→ Task: Lines in which "genus" appears should be pulled from the data below.

---------- Information given

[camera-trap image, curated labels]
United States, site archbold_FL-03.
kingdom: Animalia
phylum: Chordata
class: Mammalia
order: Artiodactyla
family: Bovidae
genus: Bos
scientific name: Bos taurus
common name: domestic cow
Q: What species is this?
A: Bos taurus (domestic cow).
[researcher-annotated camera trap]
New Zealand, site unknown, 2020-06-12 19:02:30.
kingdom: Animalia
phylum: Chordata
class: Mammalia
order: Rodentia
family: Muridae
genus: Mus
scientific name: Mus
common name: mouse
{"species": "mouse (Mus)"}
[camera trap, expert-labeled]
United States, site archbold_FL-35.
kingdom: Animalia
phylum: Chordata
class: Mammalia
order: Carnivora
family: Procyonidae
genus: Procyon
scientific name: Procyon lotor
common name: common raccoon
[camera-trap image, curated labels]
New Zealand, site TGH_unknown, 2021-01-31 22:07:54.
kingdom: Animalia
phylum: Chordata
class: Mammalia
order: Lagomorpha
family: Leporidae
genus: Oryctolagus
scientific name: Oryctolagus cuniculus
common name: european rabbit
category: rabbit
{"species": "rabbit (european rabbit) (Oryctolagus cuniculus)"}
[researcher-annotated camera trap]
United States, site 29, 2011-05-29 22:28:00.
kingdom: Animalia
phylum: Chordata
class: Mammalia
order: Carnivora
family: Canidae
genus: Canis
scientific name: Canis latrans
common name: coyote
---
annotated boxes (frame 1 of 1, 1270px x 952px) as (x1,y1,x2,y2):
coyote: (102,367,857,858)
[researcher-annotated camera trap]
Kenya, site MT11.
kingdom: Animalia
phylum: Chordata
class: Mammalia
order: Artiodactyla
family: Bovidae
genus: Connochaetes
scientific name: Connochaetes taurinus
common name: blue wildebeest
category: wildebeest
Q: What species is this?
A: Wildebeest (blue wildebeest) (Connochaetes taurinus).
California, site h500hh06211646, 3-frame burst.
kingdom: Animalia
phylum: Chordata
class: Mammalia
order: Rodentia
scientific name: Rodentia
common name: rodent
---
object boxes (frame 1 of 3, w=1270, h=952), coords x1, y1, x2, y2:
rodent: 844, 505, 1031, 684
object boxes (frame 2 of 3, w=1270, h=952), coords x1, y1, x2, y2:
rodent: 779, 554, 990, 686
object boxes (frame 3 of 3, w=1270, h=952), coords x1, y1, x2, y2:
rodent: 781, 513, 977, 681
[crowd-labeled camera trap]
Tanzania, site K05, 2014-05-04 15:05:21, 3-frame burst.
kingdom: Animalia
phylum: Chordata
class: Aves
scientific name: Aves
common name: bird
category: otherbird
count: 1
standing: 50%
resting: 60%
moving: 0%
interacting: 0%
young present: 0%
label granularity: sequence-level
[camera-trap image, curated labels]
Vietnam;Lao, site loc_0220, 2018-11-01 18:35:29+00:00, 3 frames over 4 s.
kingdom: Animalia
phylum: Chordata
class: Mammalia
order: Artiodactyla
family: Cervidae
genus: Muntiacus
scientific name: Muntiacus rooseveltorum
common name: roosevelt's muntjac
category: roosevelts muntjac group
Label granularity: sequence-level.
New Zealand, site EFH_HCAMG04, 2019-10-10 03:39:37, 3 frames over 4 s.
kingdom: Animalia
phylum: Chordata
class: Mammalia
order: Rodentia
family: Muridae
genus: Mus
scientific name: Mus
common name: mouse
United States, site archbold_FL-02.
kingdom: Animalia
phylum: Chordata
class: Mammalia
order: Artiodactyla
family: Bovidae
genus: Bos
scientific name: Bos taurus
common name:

--------------------

→ Task result:
genus: Bos
genus: Mus
genus: Procyon
genus: Oryctolagus
genus: Canis
genus: Connochaetes
genus: Muntiacus
genus: Mus
genus: Bos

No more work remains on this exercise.